— START OF EXTRACTED MATERIAL —

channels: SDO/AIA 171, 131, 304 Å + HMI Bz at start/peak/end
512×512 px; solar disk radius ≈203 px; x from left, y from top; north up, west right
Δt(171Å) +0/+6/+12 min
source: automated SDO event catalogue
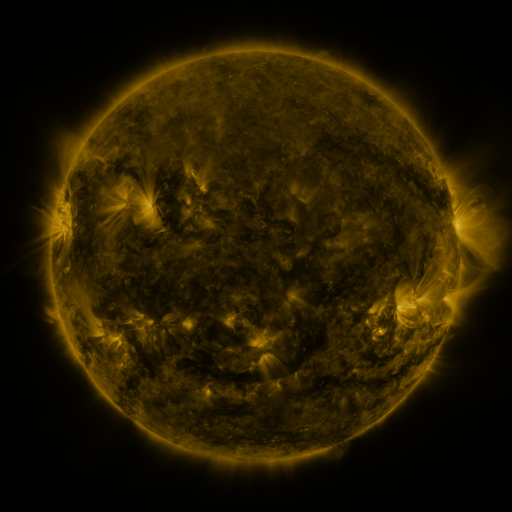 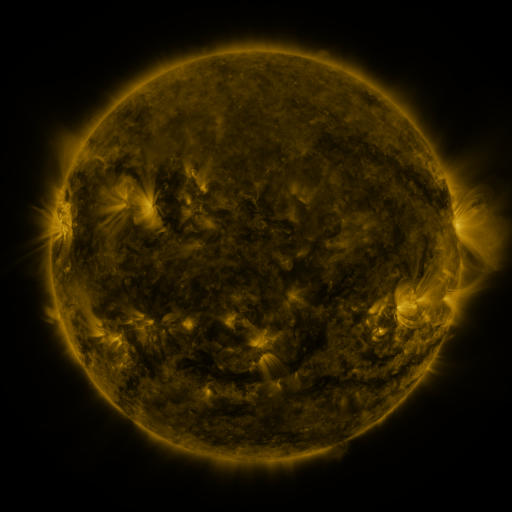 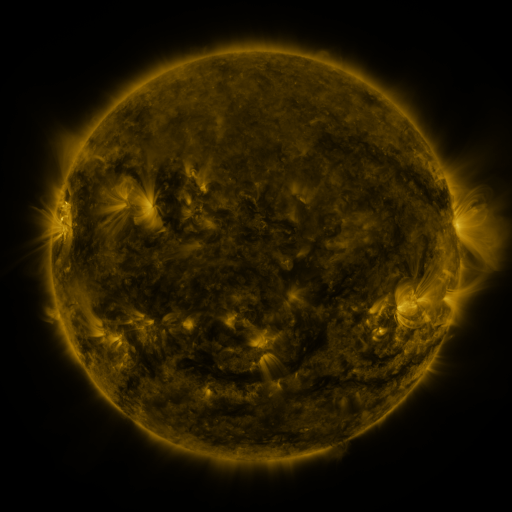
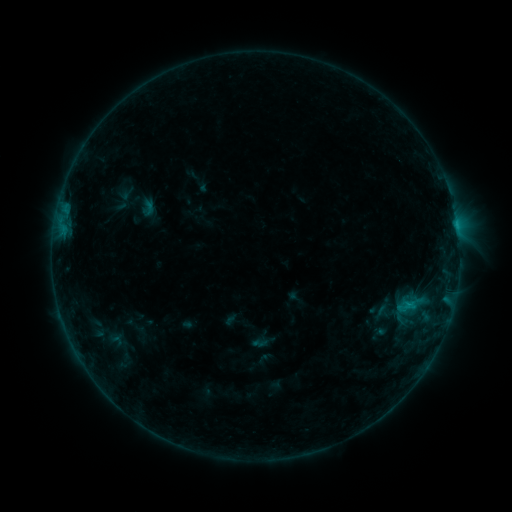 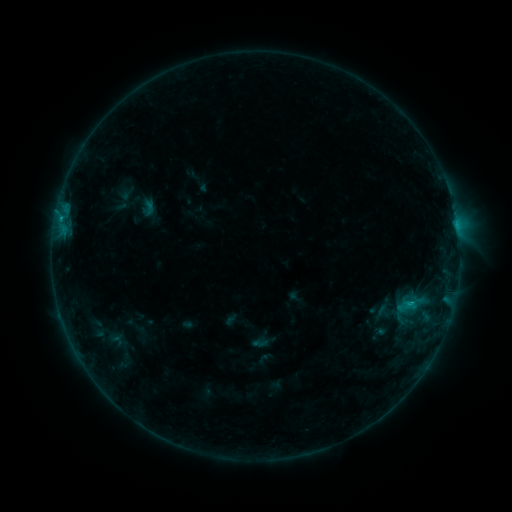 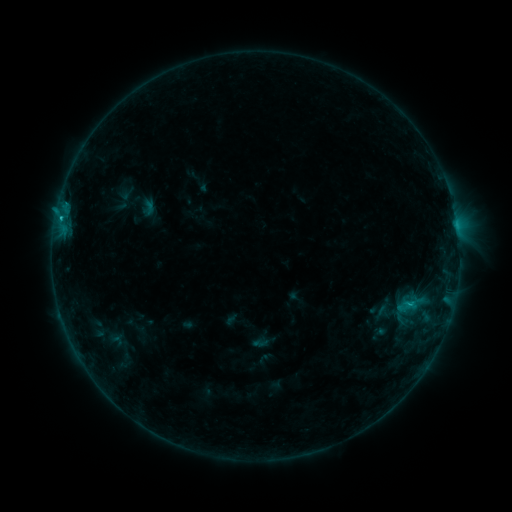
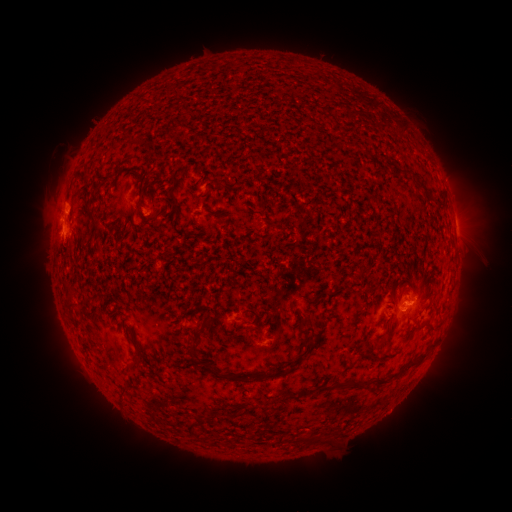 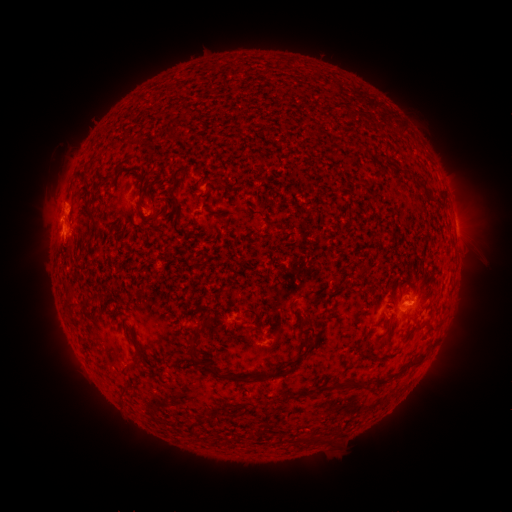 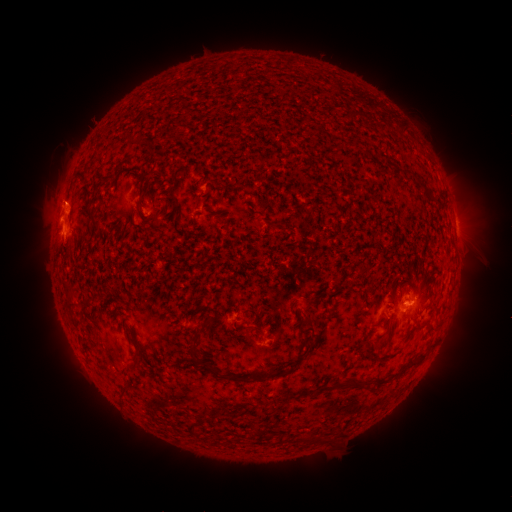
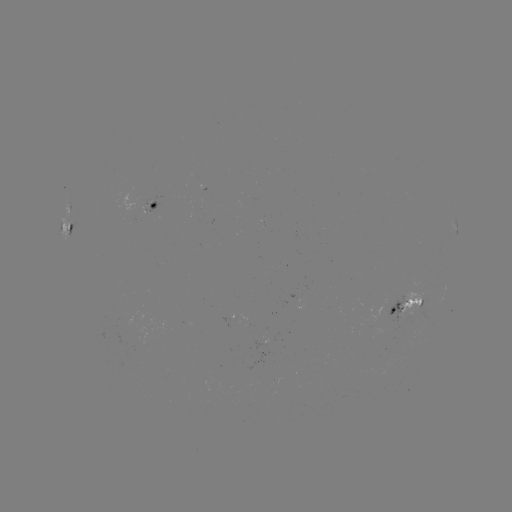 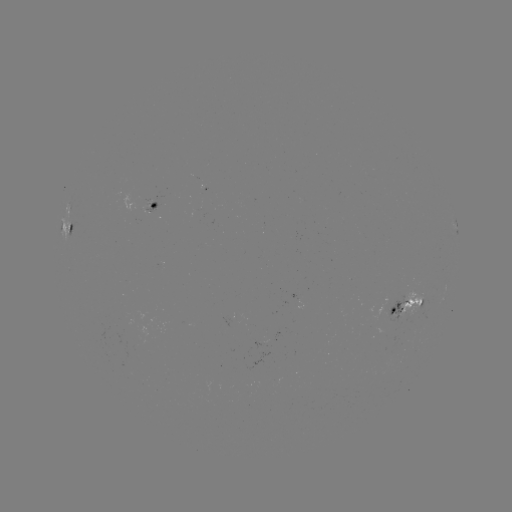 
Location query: B8.6 flare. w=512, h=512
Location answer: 60,221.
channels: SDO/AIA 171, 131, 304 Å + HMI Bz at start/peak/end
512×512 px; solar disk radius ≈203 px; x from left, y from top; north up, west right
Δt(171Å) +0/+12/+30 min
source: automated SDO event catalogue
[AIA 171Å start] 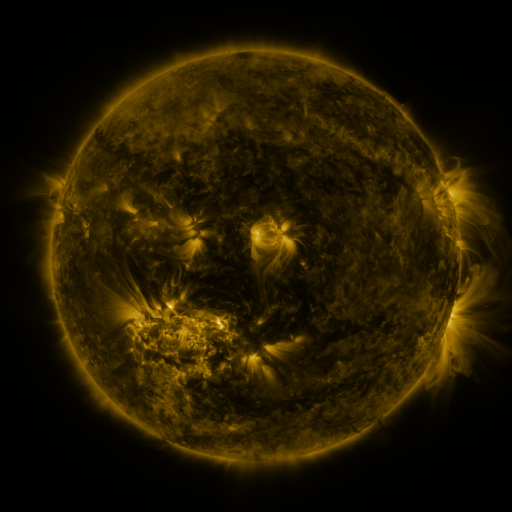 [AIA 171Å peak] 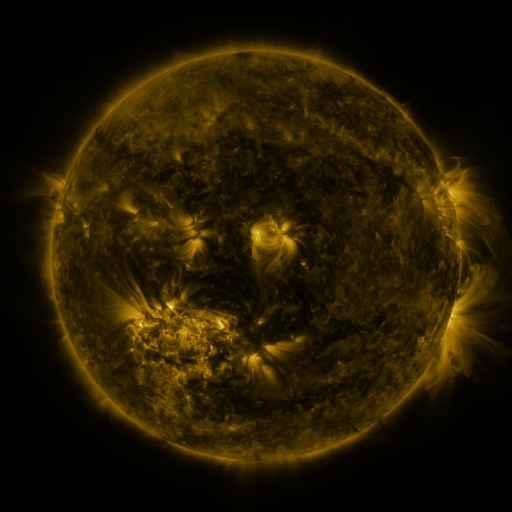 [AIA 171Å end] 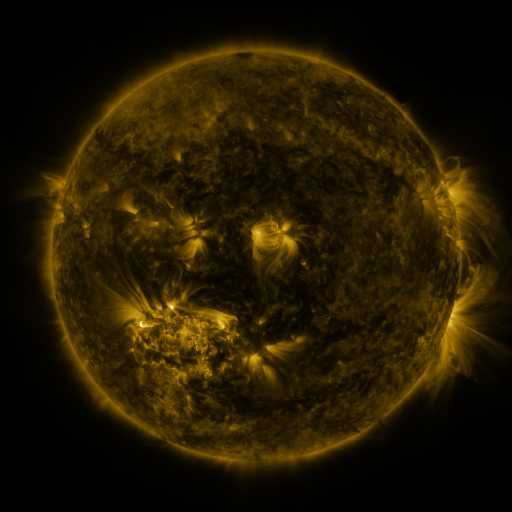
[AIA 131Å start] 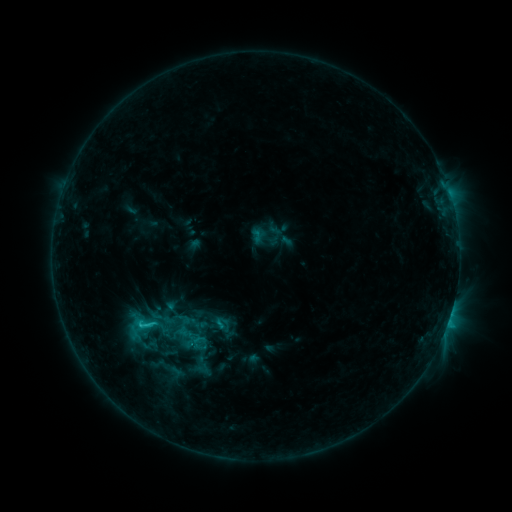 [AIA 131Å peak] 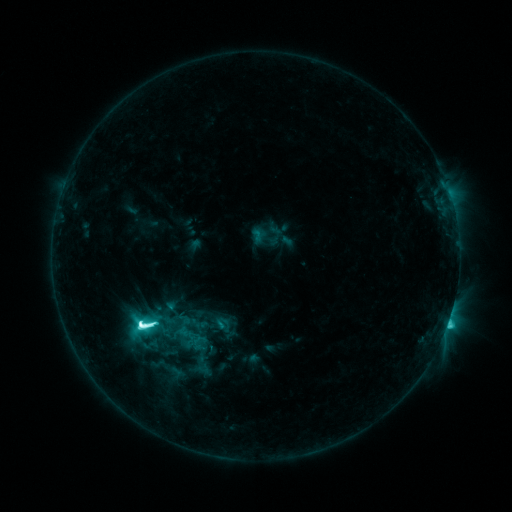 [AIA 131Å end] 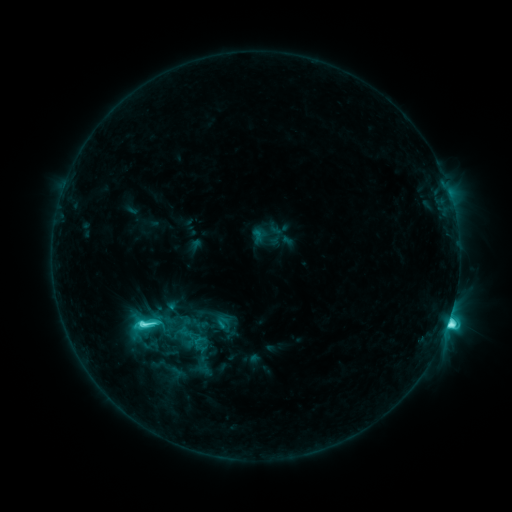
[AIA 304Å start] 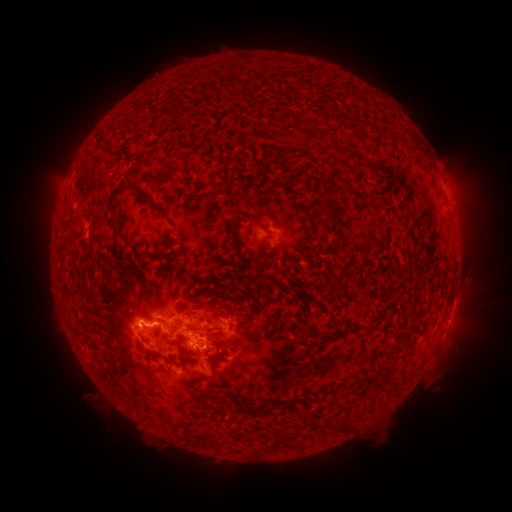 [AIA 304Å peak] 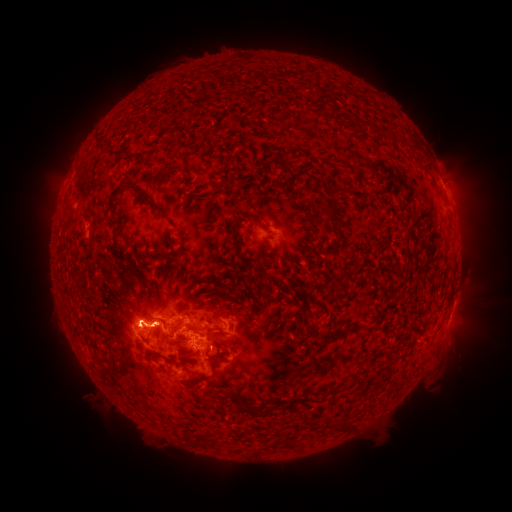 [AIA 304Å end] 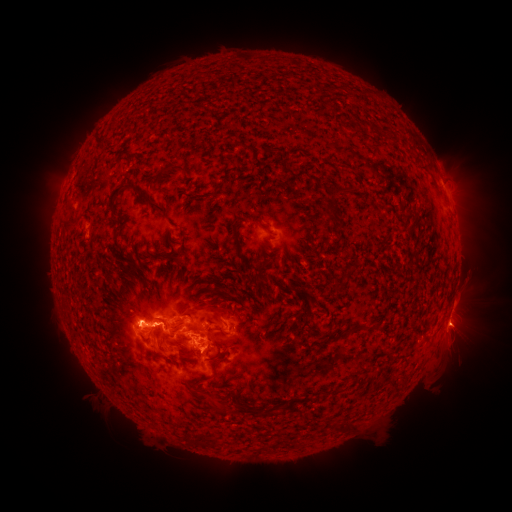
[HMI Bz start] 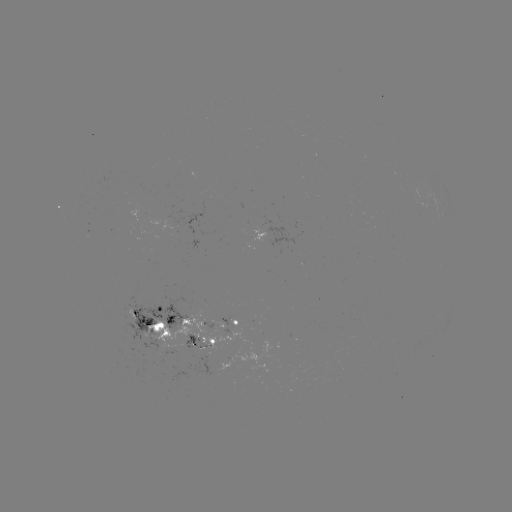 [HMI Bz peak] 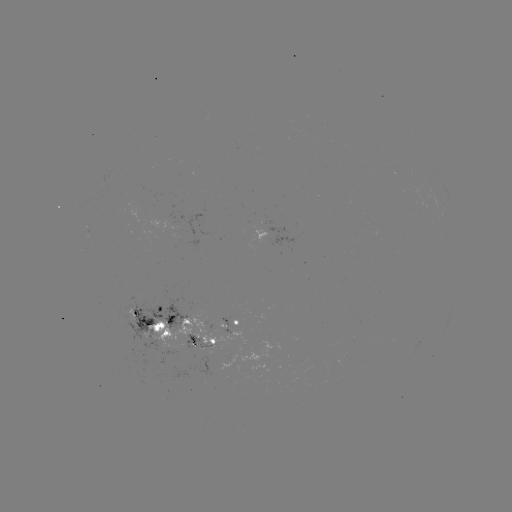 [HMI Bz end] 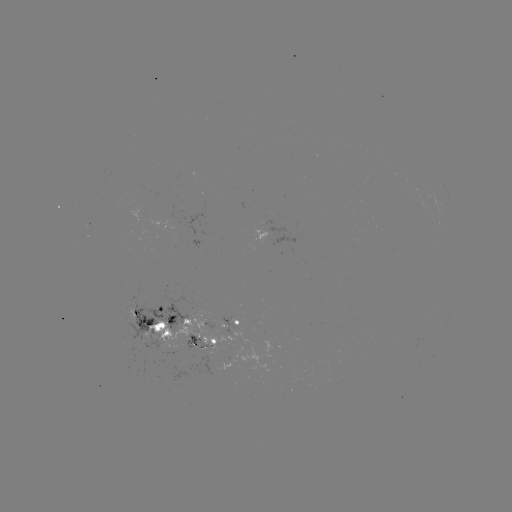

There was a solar flare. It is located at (143, 322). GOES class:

— END OF EXTRACTED MATERIAL —

WHAT YOU SHOULD DO -
Pick out each line in the rows above that contains the string "Location" and copy it.

TASK SOLUTION -
Location query: B8.6 flare. w=512, h=512
Location answer: 60,221.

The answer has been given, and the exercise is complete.